Alles neu

Mittwoch, Eisenach. Neue Arbeitsstelle, neues „Amt“ – alles sehr anders, manches schräg. Zum Beispiel, wie hier aktiv der Religionsunterricht verhindert wird. Hab mich schon entsprechend angelegt, aber bloß nicht zu sehr …
Ab nächste Woche ist regulär Unterricht, jetzt nur eine sog. Vorbereitungswoche. Heißt: Konferenzen und Fortbildungen, nun ja … Die Kolleg*innen hier haben Sitzfleisch. Drei oder auch mal sechs Stunden mit nur einer Pause macht ihnen nichts aus.
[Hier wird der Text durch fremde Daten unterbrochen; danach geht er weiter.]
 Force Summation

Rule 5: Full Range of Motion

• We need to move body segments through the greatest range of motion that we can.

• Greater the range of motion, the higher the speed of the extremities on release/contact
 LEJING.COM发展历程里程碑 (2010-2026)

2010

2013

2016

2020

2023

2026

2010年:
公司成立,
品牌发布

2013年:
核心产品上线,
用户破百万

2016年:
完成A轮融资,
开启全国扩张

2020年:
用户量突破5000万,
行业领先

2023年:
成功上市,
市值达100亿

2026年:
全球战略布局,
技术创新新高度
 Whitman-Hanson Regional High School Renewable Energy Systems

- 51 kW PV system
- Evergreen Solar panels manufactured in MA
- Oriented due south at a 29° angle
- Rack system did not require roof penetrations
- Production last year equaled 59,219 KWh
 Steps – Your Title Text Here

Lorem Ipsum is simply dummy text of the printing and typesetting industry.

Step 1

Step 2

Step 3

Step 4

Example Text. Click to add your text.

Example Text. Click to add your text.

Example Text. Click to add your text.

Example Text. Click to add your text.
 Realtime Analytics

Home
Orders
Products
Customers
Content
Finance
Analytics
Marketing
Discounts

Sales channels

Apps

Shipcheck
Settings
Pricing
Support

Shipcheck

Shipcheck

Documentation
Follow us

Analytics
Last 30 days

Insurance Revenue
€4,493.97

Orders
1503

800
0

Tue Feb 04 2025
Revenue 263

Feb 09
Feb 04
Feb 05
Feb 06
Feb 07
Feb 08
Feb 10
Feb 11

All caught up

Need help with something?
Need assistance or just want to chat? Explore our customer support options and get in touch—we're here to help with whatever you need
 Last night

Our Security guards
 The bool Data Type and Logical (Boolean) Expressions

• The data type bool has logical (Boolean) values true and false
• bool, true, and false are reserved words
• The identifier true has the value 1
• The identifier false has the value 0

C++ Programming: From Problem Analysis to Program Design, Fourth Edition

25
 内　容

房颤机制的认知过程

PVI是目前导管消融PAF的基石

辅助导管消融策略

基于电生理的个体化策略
Als ich einmal zu meiner Nachbarin sage, ich kann gar nicht mehr stillsitzen, guckt sie mich irritiert an und fragt: Wieso?
Zu Fuß den ganzen Weg vom Veranstaltungsort nach Hause zurückgelaufen, das hat gutgetan.
PM macht viel Gartenarbeit, die ja in unserem neuen Zuhause eher Waldarbeit ist. Ein Ende nicht absehbar, das Grundstück ist irre groß. Zum Glück haben wir freundliche und kompetente Helfer.  PM fährt weiterhin hin und her, arbeitet in seiner Klinik in Bad Neuenahr an drei Tagen die Woche.
Eingewöhnung? Ich lasse es mir offen. Dafür arbeite ich so viel. Dass ich mir zwei Wohnorte leisten kann.
Die Lösung für eine funktionierende Beziehung, jedenfalls für Leute wie mich, die 24/7 auf einer Nebenspur mit ihrer kreativen Arbeit unterwegs sind: getrennte Wohnungen. Jetzt leben wir plötzlich zusammen und niemand weiß, ob wir dafür geeignet sind. Die Zeit wird es zeigen, ich lasse mich nicht unter Druck setzen.
Nach dem Montagsbier bei Stefan gegen Mitternacht noch zu M. und S. mit nach Hause gegangen. M. beherbergt über 500 LPs und doppelt so viele Bücher in den hohen Räumen ihrer schönen Altbauwohnung. Ist einfacher Bühnenarbeiter beim Stadttheater, aber belesen wie ein Professor. Ich glaube, solche Biografien gibt es nur im Osten.